Now Director of International Communications of Baidu, Kaiser Kuo says “What they’re doing is essentially what Baidu has been doing since it launched its Aladdin open data platform in late 2009. Aladdin has evolved to become part of a grander strategy in search–a concept we call “Box Computing.” (Note: you may read our first coverage on this back in 2009, and we said it’s exciting and also confusing) So is Google the one copying Baidu?

China has long been notorious for using a C2C (Copy to China) Model by taking ideas and just making it Chinese, in a very unoriginal way. Baidu often called ‘China’s Google’ has also, as Kuo says has just been seen as “a derivative and incapable of real innovation” but “is now out ahead of the most famously innovative company, Google–and that it’s ahead in the very core area of search itself.”
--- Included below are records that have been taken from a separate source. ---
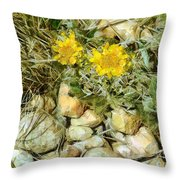 Prairie Rock Garden Throw Pillow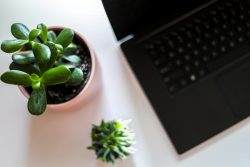 Green plants on a desk next to a laptop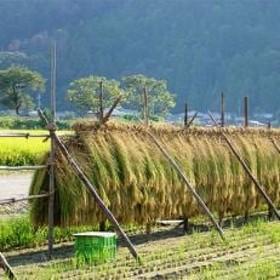 【平成30年産】特別栽培米コシヒカリ 北びわこプレミア米 18kg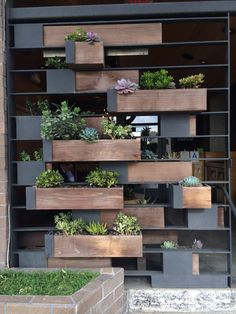 Steel & wood succulent wall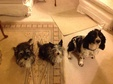 House & Pet Sitters from Lewes, East Sussex, UK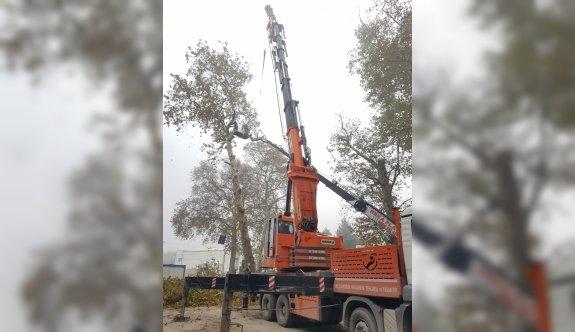 Kocaeli'de asırlık çınar ağaçlarının röntgeni çekildi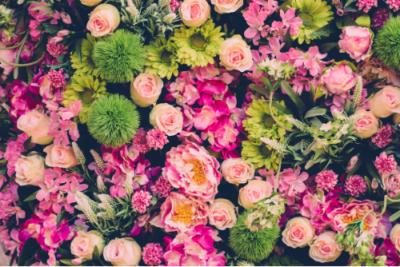 Sheffield Florist Explains the Health Benefits of Flowers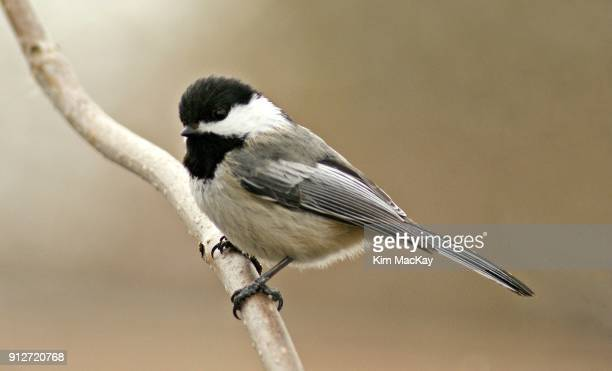 Black-Capped Chickadee, close up on branch, blurred background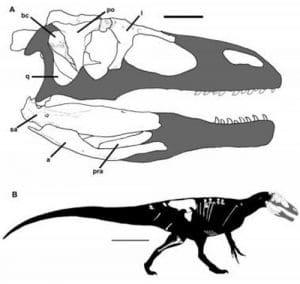 Fossiles retrouvés en Patagonie (Argentine) du dinosaure Murusraptor barrosaensis.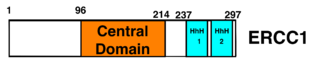 ERCC1 - Diagram of ERCC1 showing a central domain and a helix-hairpin-helix domain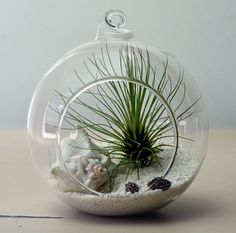 Hanging air plant terrarium in small orb with Tillandsia Filifolia, white sand, and shells. Etsy.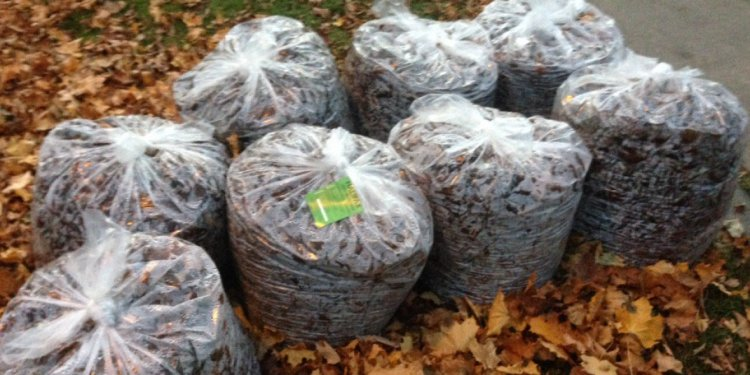 Halifax homeowners getting rejection stickers on leaf bags - Nova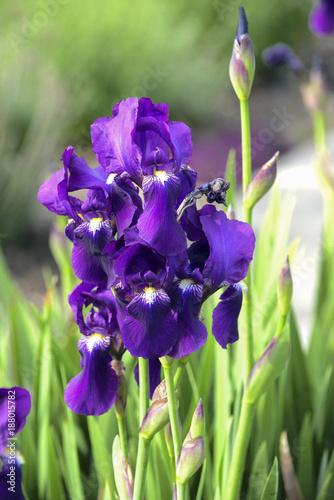 Spoed Foto op Canvas Iris Purple iris flowers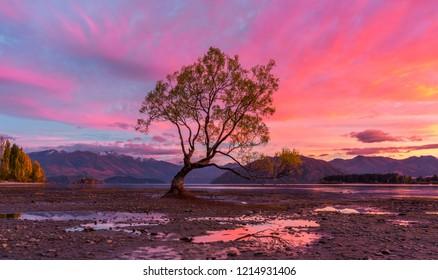 Pink Sunrise at the Wanaka Tree, Wanaka New Zealand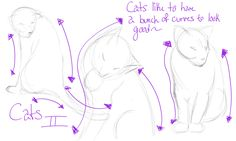 How-To: Cats II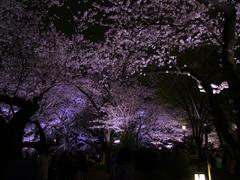 LEDでライトアップされた夜桜も綺麗♪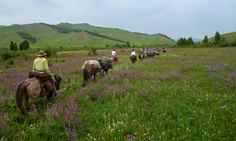 Horse Pack Trip in Gorkhi Terelj National Park of Mongolia with Stone Horse Expeditions & Travel. This is a cultural landscape used by nomadic livestock herders for summer grazing and hay making. This wide open valley in forest steppe is blooming with wildflowers. #travel, #Vacation, #vacation-ideas, #outdoor, #photography, #horses, #Mongolia, #trekking, #Asia, #adventure-travel, #eco-travelwww.stonehorsemongolia.com/$2750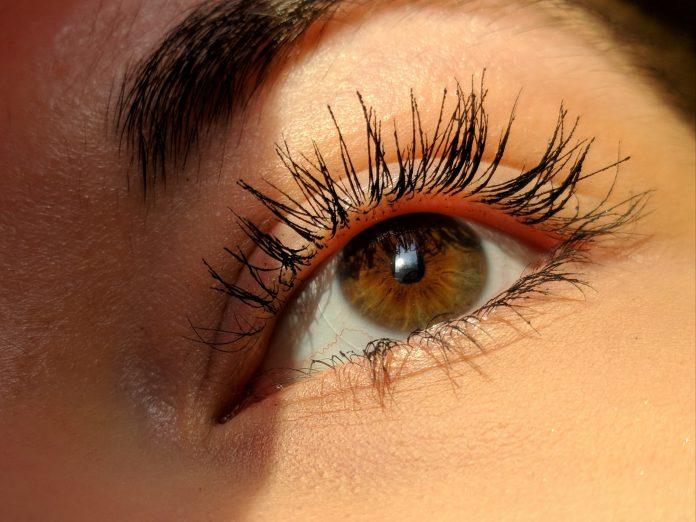 best eyelash serum longer fuller eyelash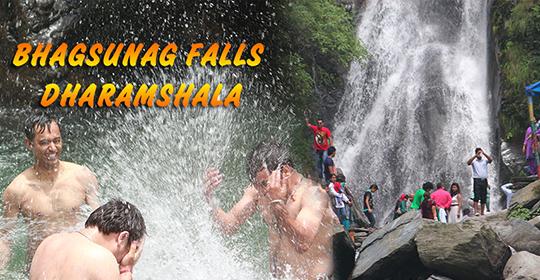 Hotels in Himachal, Best Hotels in Himachal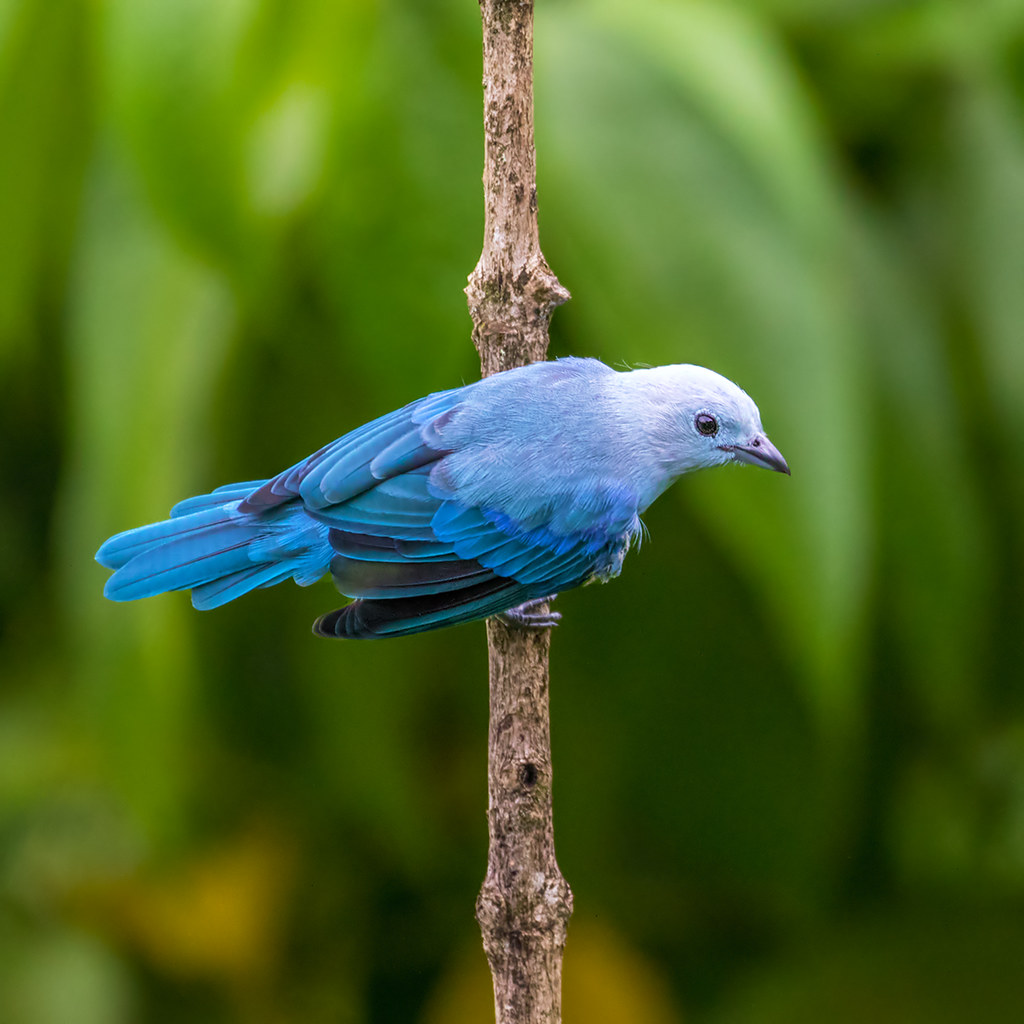 Trinidad: Blue-grey Tanager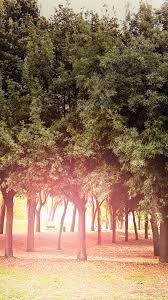 Tree Wood Grass Garden Sun Light Nature ...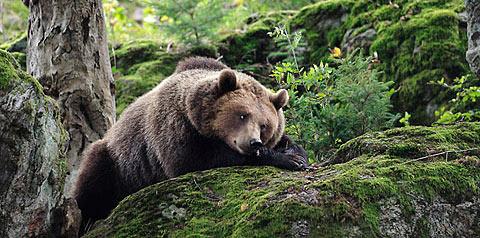 Polémique autour des ours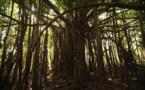 Déforestation en Amazonie, la surveillance électronique comme solution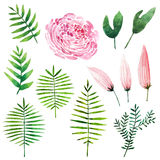 Watercolor botanical elements Royalty Free Stock Image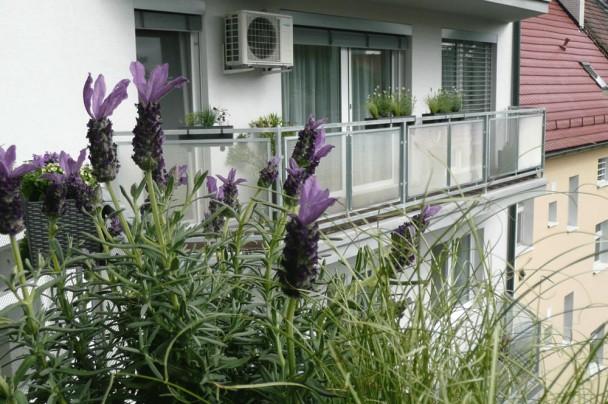 Balkón v Bratislave
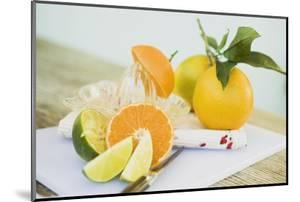 Limes, Clementine, Oranges and Citrus Squeezer by Foodcollection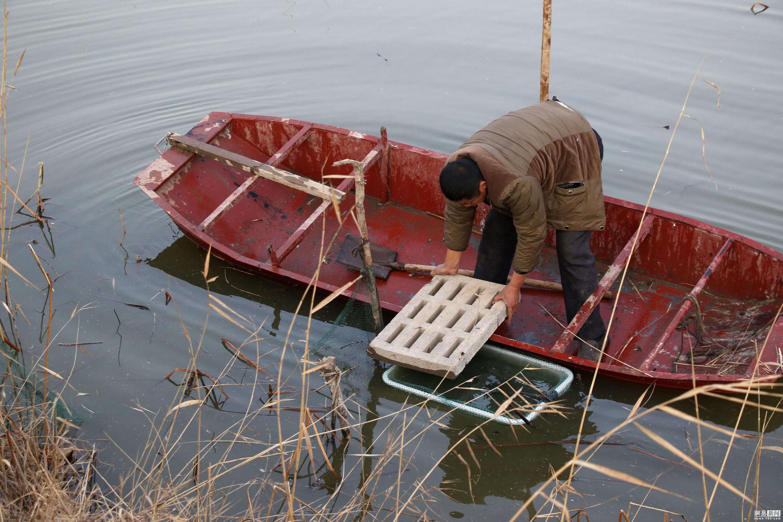 村民池塘捞出50斤太岁 专家估价超100万!!! - 周公乐 - xinhua8848 的博客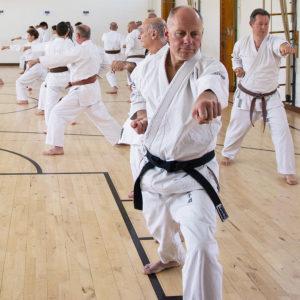 Wado-Ryu Karate Do Ju-Jutsu Kempo beginners karate classes in Aldershot, Farnham, Guildford & Haslemere
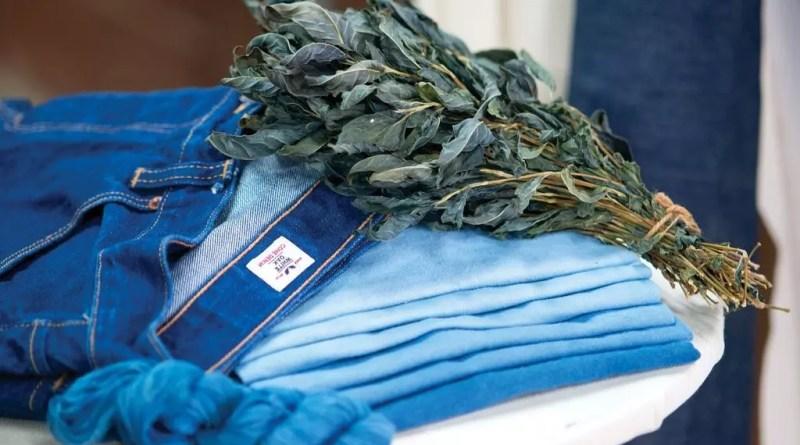 Hojas de I. tinctoria junto con prendas de vestir teñidas con indigo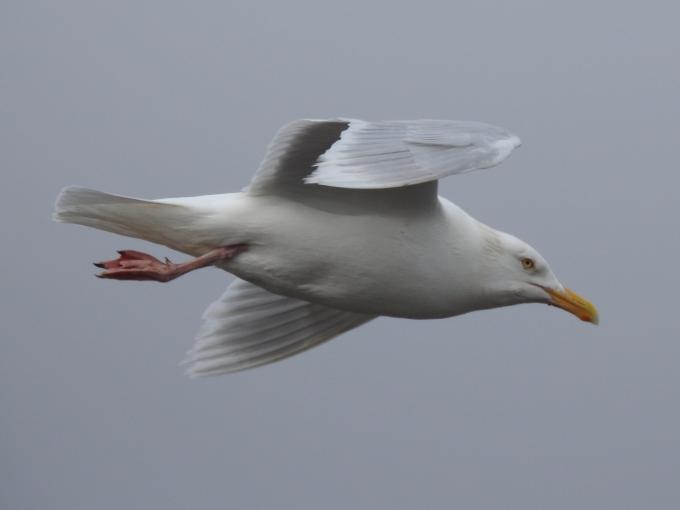 Glaucous Gull, Tuktoyaktuk, NWT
Kuo explained that “People go to a search engine to find three basic categories of things: Data, Content, and Applications. The idea behind Box Computing (the “box” refers to the search box) is that Baidu seeks to deliver directly into search results whatever users enter into the box. We semantically interpret the query and give the user what he or she is looking for.

For example, if someone sitting in Beijing types “weather” (天气) into Baidu, they’re probably looking for the weather in Beijing: current conditions and a forecast for the next few days. So that’s what we give them, courtesy of a partnership with Weather.com.cn. If they type in “Beijing Shanghai” (北京上海), we can safely infer that they’re looking for travel information–train schedules and ticketing info, plane flights and fares. That’s what we give them, and more, through structured data provided by Qunar, which we acquired last year. Type in 87,989 euros (欧元) and you’re almost certainly looking for a conversion to RMB if you’re in China, so that’s what we give you. So that’s data.

With content, you could search for instance for “Queen Bohemian Rhapsody” and your top result, if you’re in China, will be from our ting! platform, where you can click play and be listening to the song–or downloading it. You can watch videos and read books directly in search results too.

Finally, apps: We’ve built out a network comprising thousands of third-party developers who’ve built tens of thousands of apps. Try typing “Angry Birds” or for more games, 小游戏 into the Baidu search bar. Or try 计算器 (calculator), or 日历 (calendar). There are many, many ways in which partners–or Baidu–could monetize these in-search apps, but for the time being we’re really focused on popularizing Box Computing and acclimating people to seeing these types of results.”

I don’t think what Google and Baidu in terms of search are exactly the same, but I believe the direction both Baidu and Google is moving into, is leveraging their massive indexation of data to cross-check  information then present it in a way that avoids users having to click on links to get to what they want. For example, if I type in ‘Beijing weather’ into Google and the same into Baidu, I immediately see the weather forecast above all search result links. This is very useful to me.

Even if Google ‘copied’ Baidu, the winners are really the users in their respective markets. If users of Google and Baidu get better search results quicker, I’m not sure it really matters who did what first. Of course it plays into ego and bragging rights, but in the grand scheme of things, I am sure all people gladly welcome better results.

In China, Baidu clearly dominates the market with 78.3% in the fourth quarter, compared to Google’s 16.7% according to Beijing-based research firm Analysys International.